Extrait:
● ● ● ● ● ● ●

Le ministre des affaires étrangères Osman Saleh, qui rencontrait la délégation russe, a déclaré qu’il considérait la crise ukrainienne comme le résultat d’une « politique irresponsable d’hégémonie et d’endiguement » menée par les États-Unis depuis des décennies et que « l’Ukraine est à la fois le prétexte et la victime de cette politique »[53]. Lavrov ne pouvait s’attendre à un meilleur accueil et déclare : « Nous sommes reconnaissants à nos amis érythréens pour leur soutien continu aux initiatives russes aux Nations unies […] Nous notons la position de principe et équilibrée d’Asmara sur les questions relatives aux événements en Ukraine et dans les environs »[54]. Une véritable idylle.
Au cours de la rencontre, des questions de coopération économique ont été abordées, notamment dans les domaines de l’énergie, des mines, des technologies de l’information, de l’éducation et de la santé ; une étude conjointe a également été révélée sur les possibilités d’exploitation du potentiel logistique et des possibilités de transit du port de Massawa et de son aéroport[55]: l’Érythrée est un pays stratégique en raison de sa position géopolitique, puisqu’elle est située dans la Corne de l’Afrique, face à la mer Rouge, au centre de routes navales d’importance mondiale.
La reconquête de l’Irak
5 février 2023: le ministre russe des Affaires étrangères, Sergei Lavrov, atterrit à Bagdad
La visite de M. Lavrov à Bagdad a une valeur hautement symbolique : l’Irak est un lieu où d’énormes intérêts stratégiques se sont historiquement entremêlés et opposés grâce à l’imposante présence militaire et commerciale des États-Unis. D’ailleurs, depuis l’installation du dernier gouvernement, les relations entre Washington et Bagdad semblent s’améliorer, comme en témoignent plusieurs rencontres diplomatiques récentes[56]. Mais l’Irak est aussi un territoire avec lequel la Russie entretient des relations depuis des décennies : Moscou était un partenaire clé pendant le régime de Saddam Hussein, même si depuis 2003, son influence économique et ses privilèges ont diminué.

● ● ● ● ● ● ●

Consigne: Citez mot pour mot, dans l'extrait sur la diplomatie russe, tout ce qui va de « Au cours de » jusqu'à « navales d’importance mondiale. ».

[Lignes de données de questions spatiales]
● ● ● ● ● ● ●

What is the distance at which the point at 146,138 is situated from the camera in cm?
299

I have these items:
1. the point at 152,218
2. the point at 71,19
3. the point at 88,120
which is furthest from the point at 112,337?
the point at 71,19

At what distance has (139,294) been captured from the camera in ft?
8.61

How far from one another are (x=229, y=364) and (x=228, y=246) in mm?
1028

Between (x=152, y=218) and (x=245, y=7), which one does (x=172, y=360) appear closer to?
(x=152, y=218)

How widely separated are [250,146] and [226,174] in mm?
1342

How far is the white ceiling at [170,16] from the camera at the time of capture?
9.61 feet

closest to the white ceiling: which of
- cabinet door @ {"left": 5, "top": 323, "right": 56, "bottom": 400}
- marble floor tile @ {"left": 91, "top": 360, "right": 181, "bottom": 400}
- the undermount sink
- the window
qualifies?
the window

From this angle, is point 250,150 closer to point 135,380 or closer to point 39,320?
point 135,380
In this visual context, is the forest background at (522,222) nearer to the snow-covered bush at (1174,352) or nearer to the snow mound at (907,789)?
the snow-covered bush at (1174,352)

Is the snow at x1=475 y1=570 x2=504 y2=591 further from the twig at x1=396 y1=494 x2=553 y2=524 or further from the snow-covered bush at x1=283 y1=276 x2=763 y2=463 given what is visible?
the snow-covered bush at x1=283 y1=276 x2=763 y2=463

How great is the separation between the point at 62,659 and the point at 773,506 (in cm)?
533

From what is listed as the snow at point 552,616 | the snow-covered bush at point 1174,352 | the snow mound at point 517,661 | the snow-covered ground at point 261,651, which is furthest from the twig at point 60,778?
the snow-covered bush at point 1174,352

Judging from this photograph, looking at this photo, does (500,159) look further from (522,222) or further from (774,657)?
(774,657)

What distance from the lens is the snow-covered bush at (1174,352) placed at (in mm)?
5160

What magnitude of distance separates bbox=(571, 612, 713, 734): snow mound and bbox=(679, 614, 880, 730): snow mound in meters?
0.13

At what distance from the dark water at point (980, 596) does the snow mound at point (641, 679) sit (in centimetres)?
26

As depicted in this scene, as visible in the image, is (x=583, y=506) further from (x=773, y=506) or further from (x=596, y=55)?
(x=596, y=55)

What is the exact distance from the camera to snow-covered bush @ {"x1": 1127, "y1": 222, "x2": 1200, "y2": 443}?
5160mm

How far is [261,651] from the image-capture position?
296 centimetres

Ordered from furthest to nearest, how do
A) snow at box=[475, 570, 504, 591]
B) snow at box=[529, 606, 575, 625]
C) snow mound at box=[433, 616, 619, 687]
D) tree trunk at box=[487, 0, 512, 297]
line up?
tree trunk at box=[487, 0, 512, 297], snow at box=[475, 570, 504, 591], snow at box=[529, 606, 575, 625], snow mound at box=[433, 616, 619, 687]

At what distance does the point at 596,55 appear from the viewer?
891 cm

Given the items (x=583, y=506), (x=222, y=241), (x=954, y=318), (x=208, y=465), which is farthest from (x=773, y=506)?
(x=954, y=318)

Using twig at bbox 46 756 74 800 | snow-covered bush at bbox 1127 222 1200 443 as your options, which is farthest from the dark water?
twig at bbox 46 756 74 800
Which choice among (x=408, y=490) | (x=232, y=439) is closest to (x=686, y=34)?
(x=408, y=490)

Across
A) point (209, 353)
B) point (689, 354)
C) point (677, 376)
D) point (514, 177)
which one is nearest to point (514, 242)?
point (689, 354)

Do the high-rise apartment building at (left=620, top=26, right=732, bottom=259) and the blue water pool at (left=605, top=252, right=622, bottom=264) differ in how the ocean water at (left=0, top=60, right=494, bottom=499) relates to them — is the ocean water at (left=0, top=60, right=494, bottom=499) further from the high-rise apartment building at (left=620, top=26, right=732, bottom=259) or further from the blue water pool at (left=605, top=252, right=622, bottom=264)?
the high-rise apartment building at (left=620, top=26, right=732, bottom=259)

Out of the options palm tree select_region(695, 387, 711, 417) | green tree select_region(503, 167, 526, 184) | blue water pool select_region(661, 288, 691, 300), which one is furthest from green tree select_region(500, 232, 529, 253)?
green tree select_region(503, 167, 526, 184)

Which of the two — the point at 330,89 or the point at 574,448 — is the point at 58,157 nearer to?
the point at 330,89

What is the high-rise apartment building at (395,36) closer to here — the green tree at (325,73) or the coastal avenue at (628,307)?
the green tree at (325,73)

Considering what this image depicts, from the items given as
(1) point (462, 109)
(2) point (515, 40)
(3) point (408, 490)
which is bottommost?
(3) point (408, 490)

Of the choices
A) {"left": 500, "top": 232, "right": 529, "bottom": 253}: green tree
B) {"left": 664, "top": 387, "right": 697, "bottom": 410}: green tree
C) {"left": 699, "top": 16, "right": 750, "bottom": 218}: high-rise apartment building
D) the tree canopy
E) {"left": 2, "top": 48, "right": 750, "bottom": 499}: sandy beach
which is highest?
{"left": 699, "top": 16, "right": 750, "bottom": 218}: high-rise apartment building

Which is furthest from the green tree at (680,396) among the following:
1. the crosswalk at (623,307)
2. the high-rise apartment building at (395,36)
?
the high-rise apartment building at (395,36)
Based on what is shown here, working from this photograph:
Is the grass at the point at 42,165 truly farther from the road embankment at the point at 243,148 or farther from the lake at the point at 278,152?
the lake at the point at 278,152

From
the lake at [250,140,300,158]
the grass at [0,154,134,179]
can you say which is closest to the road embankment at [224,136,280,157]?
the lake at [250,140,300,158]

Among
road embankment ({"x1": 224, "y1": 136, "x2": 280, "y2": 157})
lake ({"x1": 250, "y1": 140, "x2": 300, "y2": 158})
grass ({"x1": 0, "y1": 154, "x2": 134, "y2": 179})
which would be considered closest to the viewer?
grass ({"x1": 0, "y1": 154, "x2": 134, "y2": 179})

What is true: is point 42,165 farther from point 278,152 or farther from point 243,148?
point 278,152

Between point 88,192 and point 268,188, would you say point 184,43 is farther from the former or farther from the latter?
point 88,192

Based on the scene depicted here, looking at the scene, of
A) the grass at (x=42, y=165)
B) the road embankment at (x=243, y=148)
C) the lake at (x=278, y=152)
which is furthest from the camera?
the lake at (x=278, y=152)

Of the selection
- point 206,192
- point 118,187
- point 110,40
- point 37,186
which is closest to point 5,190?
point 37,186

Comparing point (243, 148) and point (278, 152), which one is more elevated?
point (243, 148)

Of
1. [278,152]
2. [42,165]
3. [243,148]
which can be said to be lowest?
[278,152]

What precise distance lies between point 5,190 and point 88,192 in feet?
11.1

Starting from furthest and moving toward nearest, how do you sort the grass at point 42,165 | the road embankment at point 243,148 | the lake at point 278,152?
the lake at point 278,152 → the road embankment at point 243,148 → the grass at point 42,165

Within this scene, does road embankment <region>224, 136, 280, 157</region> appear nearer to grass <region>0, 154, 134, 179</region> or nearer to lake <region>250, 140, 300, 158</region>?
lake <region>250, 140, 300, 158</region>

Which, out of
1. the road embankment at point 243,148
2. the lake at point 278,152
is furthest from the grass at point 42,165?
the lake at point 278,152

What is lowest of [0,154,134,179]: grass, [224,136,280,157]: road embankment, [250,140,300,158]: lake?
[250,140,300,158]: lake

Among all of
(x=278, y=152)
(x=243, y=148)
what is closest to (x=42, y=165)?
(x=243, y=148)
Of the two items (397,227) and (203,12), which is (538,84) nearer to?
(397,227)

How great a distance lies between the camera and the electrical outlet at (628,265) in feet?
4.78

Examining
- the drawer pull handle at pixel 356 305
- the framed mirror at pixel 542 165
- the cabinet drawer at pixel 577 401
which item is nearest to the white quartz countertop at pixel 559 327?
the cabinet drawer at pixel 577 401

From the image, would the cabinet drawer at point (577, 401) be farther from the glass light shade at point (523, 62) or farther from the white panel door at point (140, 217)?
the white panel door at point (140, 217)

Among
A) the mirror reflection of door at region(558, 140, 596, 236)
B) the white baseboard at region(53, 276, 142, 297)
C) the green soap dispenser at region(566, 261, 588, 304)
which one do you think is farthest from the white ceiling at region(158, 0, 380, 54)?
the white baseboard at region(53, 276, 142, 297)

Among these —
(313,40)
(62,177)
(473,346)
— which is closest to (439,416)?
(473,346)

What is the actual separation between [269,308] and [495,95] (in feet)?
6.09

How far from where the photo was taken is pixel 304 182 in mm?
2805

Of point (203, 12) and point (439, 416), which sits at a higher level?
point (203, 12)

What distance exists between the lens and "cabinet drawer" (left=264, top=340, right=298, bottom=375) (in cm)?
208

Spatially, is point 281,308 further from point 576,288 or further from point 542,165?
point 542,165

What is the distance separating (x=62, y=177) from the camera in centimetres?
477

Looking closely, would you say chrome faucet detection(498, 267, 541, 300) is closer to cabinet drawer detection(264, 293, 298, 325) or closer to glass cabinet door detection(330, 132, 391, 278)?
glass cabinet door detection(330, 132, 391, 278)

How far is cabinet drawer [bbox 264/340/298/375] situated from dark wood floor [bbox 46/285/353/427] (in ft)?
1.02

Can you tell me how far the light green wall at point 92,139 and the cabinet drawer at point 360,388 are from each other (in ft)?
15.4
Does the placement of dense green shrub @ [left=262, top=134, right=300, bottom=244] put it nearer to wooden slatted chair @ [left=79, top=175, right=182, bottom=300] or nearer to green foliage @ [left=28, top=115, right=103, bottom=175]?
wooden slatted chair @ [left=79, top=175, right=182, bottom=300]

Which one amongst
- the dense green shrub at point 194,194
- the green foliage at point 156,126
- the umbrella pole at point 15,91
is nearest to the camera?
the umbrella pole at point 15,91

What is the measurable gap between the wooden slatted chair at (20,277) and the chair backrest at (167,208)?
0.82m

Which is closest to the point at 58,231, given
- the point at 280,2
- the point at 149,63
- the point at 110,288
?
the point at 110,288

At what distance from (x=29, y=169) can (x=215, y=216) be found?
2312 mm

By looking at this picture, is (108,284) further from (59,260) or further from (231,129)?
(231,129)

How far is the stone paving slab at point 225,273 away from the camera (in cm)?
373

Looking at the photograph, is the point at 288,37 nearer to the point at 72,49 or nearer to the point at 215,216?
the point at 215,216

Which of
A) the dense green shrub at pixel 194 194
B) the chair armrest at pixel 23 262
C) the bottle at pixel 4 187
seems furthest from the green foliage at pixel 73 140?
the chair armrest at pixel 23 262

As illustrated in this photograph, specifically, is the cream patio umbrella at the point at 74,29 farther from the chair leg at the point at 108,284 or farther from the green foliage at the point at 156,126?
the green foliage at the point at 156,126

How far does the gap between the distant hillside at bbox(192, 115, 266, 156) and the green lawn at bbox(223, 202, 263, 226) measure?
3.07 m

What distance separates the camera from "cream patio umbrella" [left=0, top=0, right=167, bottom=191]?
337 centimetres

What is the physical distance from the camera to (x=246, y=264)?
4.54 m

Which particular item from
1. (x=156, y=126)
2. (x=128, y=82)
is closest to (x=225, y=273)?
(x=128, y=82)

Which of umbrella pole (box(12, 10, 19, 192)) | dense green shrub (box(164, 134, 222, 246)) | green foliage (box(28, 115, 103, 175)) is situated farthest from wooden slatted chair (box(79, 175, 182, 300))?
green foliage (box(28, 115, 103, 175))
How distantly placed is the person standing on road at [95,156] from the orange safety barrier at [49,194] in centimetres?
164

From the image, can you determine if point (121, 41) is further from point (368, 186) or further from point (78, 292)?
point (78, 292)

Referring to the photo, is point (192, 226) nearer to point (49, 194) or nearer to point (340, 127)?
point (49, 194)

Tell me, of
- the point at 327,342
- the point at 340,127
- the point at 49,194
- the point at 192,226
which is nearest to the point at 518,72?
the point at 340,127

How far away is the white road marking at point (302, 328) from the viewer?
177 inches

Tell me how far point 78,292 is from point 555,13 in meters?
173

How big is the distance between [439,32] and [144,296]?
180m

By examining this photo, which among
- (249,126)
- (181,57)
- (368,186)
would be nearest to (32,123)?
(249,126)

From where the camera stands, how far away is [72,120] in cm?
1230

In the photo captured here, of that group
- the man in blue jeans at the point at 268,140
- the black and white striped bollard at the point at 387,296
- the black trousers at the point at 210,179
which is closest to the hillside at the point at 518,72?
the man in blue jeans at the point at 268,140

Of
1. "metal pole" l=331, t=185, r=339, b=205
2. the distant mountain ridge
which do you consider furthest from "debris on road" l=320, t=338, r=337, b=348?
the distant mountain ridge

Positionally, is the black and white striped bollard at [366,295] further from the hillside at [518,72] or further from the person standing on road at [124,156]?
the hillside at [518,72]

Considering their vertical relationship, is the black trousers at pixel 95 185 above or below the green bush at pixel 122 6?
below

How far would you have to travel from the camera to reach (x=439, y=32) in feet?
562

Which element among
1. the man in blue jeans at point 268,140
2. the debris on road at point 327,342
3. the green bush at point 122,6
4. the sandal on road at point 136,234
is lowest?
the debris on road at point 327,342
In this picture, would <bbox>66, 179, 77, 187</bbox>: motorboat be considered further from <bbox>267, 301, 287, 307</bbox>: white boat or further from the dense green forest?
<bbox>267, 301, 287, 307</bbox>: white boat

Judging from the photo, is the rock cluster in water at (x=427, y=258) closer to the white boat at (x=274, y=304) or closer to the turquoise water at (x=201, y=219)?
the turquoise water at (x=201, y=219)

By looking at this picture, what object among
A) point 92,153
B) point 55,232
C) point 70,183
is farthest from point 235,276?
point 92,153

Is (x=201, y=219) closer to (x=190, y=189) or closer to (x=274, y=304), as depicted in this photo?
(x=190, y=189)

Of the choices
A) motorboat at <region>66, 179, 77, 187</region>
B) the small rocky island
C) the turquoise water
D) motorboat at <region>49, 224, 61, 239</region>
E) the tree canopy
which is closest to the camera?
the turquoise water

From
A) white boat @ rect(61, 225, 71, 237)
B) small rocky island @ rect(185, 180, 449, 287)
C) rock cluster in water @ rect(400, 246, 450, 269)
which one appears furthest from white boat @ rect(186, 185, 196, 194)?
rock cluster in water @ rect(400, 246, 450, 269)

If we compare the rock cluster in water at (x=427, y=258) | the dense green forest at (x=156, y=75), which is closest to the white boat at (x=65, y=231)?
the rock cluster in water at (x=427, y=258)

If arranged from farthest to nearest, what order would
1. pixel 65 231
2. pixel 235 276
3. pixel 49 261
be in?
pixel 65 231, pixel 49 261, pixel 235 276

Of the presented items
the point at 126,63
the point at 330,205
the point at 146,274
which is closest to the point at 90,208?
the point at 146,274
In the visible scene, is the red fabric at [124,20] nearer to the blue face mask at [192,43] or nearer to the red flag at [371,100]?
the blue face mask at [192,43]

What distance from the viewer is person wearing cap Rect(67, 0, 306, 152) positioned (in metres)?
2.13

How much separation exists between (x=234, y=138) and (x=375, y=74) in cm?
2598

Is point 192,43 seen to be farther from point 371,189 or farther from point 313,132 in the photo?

● ● ● ● ● ● ●

Résultat de l'exercice:
Au cours de la rencontre, des questions de coopération économique ont été abordées, notamment dans les domaines de l’énergie, des mines, des technologies de l’information, de l’éducation et de la santé ; une étude conjointe a également été révélée sur les possibilités d’exploitation du potentiel logistique et des possibilités de transit du port de Massawa et de son aéroport[55]: l’Érythrée est un pays stratégique en raison de sa position géopolitique, puisqu’elle est située dans la Corne de l’Afrique, face à la mer Rouge, au centre de routes navales d’importance mondiale.